Excerpt to read start

Asynchronous InfluxDB V2 output #15621

Open LarsStegman opened 1 month ago

LarsStegman commented 1 month ago

Use Case

We want to use Telegraf to parse a large binary package that comes in at 50Hz. The package contains about 34k data points. The problem in our case is that in the amount of time it takes to flush all the data from 1 package, another 150 packages have come in already. The machine that hosts Telegraf also runs the Influx instance, so there is little to no network delay. The machine has 32 cores, but only about 2 are being used at 100%. The others are twindling their thumbs.

What would be the best approach for fixing this. We see two ways forward for ourselves.

  1. Create a custom logging program and do not use Telegraf.
  2. Create a new Influx output plugin/extend the existing Influx output plugin to allow multithreaded writing. The only issue we see with this, is that the Write function will be called synchronously. We would need to immediately return while the results are still being written to the database async. This means, we cannot return an error anymore should the writing fail. In our case, this is not too big of an issue, but in general this is bad.

We understand that Telegraf is completely not designed for this use case, but we would like to discuss this with you anyway.

Expected behavior

All data is written to the database.

Actual behavior

Only 0.6% of all data is written to the database.

Additional info

No response

powersj commented 1 month ago

Hi Lars,

After chatting with the team today, we wanted to better understand the situation and the behavior you are seeing.

The problem in our case is that in the amount of time it takes to flush all the data from 1 package, another 150 packages have come in already

Is the parsing and routing of the metrics internally the bottle neck or the actually HTTP request/response of the output the bottleneck?

Is this a situation where you could spread the messages across multiple outputs and route them using tags to send more requests at once?

Is increasing the batch size and reducing flush interval helpful?

In our case, this is not too big of an issue, but in general this is bad.

Agreed, I would not go down this path and would push you to the client libraries and their async clients.

LarsStegman commented 1 month ago

Let me give a bit more context on how we want to use Telegraf in this case. We have the Topside Lift System (TLS) on our vessel the Pioneering Spirit that we use to install/remove offshore installations. We are currently using a custom written logger that writes to an SQL database, but we in the process of moving all our datalogging to InfluxDB.

The TLS control system sends out UDP packets to the logger that contain metrics with the system status/sensor measurements at 50Hz . We were trying to parse these UDP packets using Telegraf, to avoid creating a new custom logger.

Is the parsing and routing of the metrics internally the bottle neck or the actually HTTP request/response of the output the bottleneck?

It appears that the HTTP request/response is really the bottleneck in this case.

Is this a situation where you could spread the messages across multiple outputs and route them using tags to send more requests at once?

That might work, we will try that.

Is increasing the batch size and reducing flush interval helpful?

We tried this, but it didn't give us the performance we need.

Excerpt to read end
Data to use start

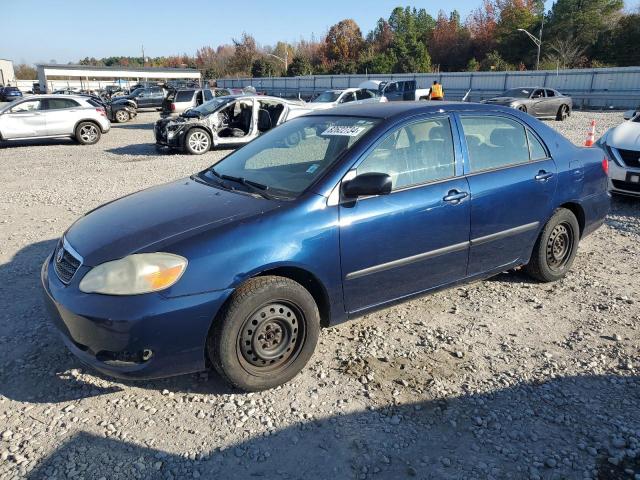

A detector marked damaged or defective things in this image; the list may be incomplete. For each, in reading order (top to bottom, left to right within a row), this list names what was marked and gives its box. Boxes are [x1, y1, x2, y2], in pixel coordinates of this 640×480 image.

damaged white car [156, 96, 314, 157]
windshield glass of damaged car [202, 116, 378, 197]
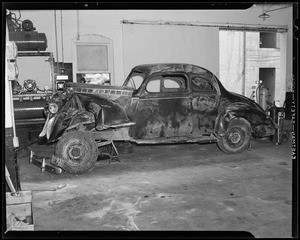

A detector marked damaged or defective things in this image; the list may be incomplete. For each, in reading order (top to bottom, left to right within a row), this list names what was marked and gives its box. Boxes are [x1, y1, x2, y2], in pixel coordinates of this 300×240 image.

burned vehicle [32, 63, 274, 174]
severely wrecked car [31, 63, 276, 174]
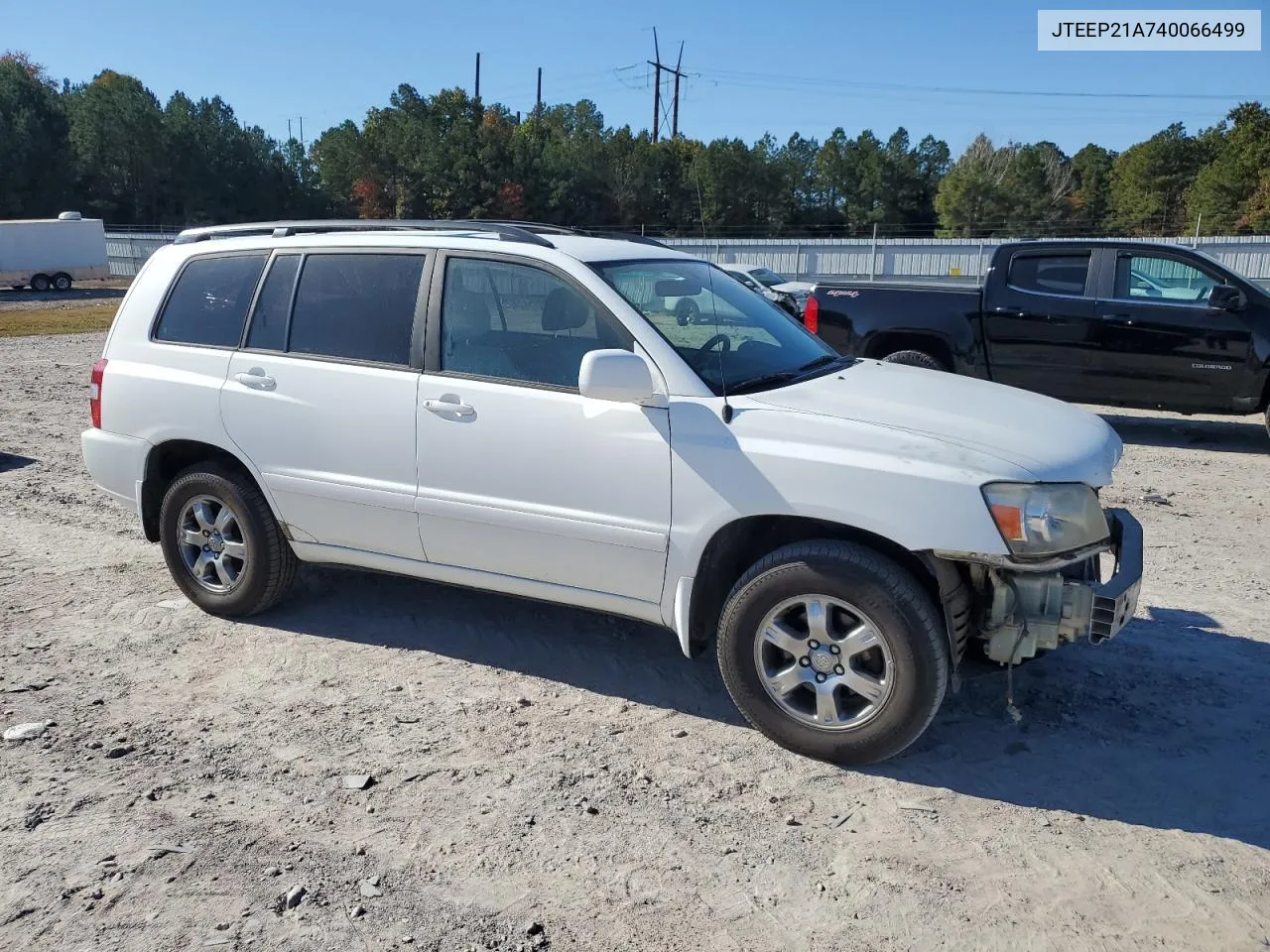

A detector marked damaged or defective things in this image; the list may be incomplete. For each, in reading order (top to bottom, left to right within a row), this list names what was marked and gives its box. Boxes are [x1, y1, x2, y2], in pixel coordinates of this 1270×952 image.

damaged front bumper [945, 510, 1143, 664]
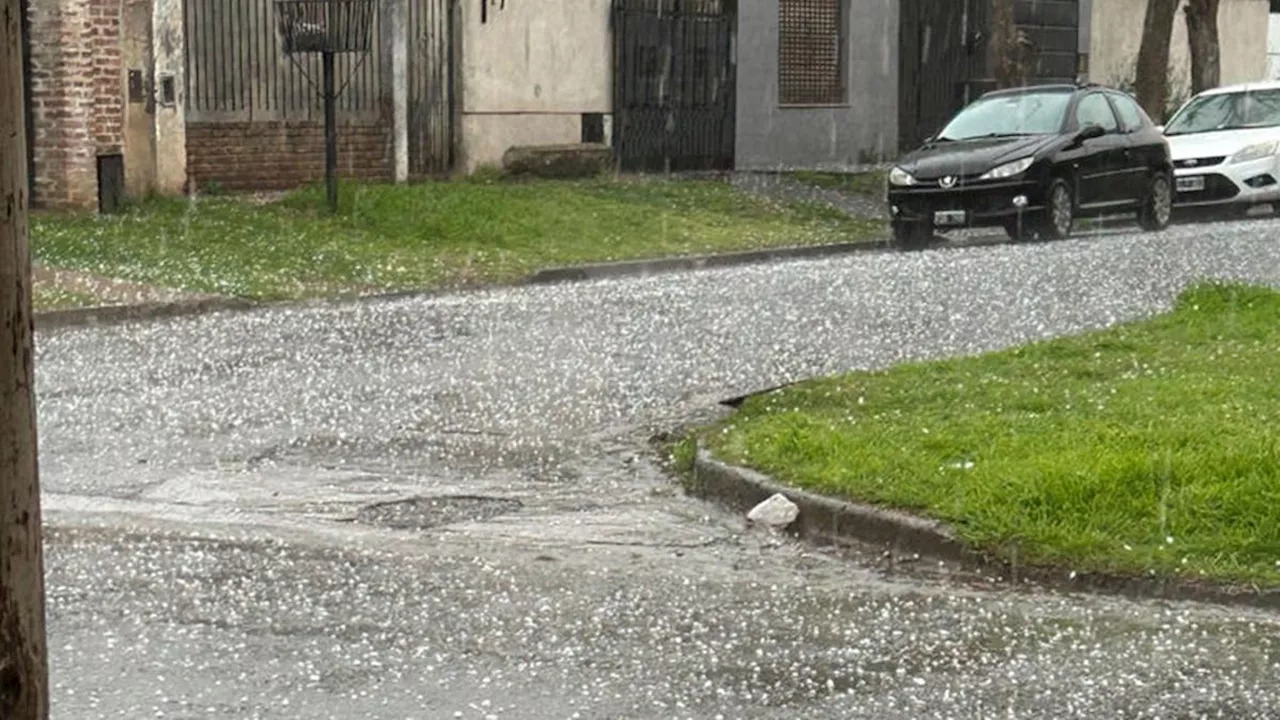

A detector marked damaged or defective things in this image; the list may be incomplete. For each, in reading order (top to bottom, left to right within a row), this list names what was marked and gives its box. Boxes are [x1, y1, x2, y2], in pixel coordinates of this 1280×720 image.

pothole [353, 491, 522, 527]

Data to use end

Jobs -
1) Gather every line of the entries that contains the string "names".
2) Carry on the Telegraf thread from the point at which it stops.
The Telegraf thread and the entries are unrelated to each other.

Task answers -
1)
A detector marked damaged or defective things in this image; the list may be incomplete. For each, in reading order (top to bottom, left to right within a row), this list names what was marked and gives its box. Boxes are [x1, y1, x2, y2], in pixel coordinates of this 640×480 image.
A detector marked damaged or defective things in this image; the list may be incomplete. For each, in reading order (top to bottom, left to right within a row), this list names what was marked and gives its box. Boxes are [x1, y1, x2, y2], in pixel coordinates of this 300×240 image.
A detector marked damaged or defective things in this image; the list may be incomplete. For each, in reading order (top to bottom, left to right within a row), this list names what was marked and gives its box. Boxes are [x1, y1, x2, y2], in pixel coordinates of this 1270×952 image.
A detector marked damaged or defective things in this image; the list may be incomplete. For each, in reading order (top to bottom, left to right within a row), this list names what was marked and gives its box. Boxes are [x1, y1, x2, y2], in pixel coordinates of this 1280×720 image.

2)
Agreed, I would not go down this path and would push you to the client libraries and their async clients.

We are leaning more towards creating a custom logger using the client library.

powersj commented 1 month ago

It appears that the HTTP request/response is really the bottleneck in this case.

What is the error condition you get due to this? Are you seeing that you overflow your buffer because this takes so long?

LarsStegman commented 1 month ago

Yeah, the buffer is overflowing because the data cannot be pumped out quickly enough. We suspect this is because the output plugin write synchronously and single threaded. With our custom logger we run the output async and multithreaded and then we're able to pump data into Influx quickly enough to keep up.

srebhan commented 1 month ago

Hey @LarsStegman! Thanks for sharing the details and for using Telegraf in this super cool project!

Brainstorming a bit more in the team, how about the following, you can achieve the parallelization by using multiple InfluxDB outputs pointing to the same server (assuming the DB can keep up with the amount of data). To ease the splitting to multiple outputs, we can implement a new batching processor (please feel free to suggest a better name!) which gets a batch_size and a max_splitting setting. The processor will then create a new (user-specified) tag which gets a "batch-ID" in the range [0 .. max_splitting) using

    func (p *Batching) Apply(in ...telegraf.Metric) []telegraf.Metric {
        out := make([]telegraf.Metric, 0, len(in))
        for _, m := range in {
            batchID := strconv.FormatUint64((p.count % p.BatchSize) % max_splitting, 10)
            p.count++
            m.AddTag(p.BatchTag, batchID) 
            out = append(out, m)
        }
        return out
    }

So if you e.g. want 16 parallel output workers you setup the config like

[[processors.batching]]
  batch_tag = "_batch"
  batch_size = <your agent setting of batch size>
  max_splitting = 16

[[outputs.influxdb_v2]]
  ...
  [outputs.influxdb_v2.tagpass]
    _batch = ["0"]

...

[[outputs.influxdb_v2]]
  ...
  [outputs.influxdb_v2.tagpass]
    _batch = ["15"]

This has the advantage that you can apply this for all outputs and even processors...

What do you think?

LarsStegman commented 1 month ago

Hey @LarsStegman! Thanks for sharing the details and for using Telegraf in this super cool project!

Hi @srebhan thanks for thinking more about this! We really like using Telegraf as it makes connecting to our IoT sensor much easy, scalable and reliable than all the custom connectors we had in the past. We have several custom plugins (that we can't open source, unfortunately), some that we have already open sourced and we make extensive use of the existing plugins.

For this use case, we decided to go with a custom logger because it is a bit more flexible and we had a deadline we needed to make.

Brainstorming a bit more in the team, how about the following, you can achieve the parallelization by using multiple InfluxDB outputs pointing to the same server (assuming the DB can keep up with the amount of data).

The DB is able to keep up with the data easily actually, but that is probably because we are running on dedicated hardware.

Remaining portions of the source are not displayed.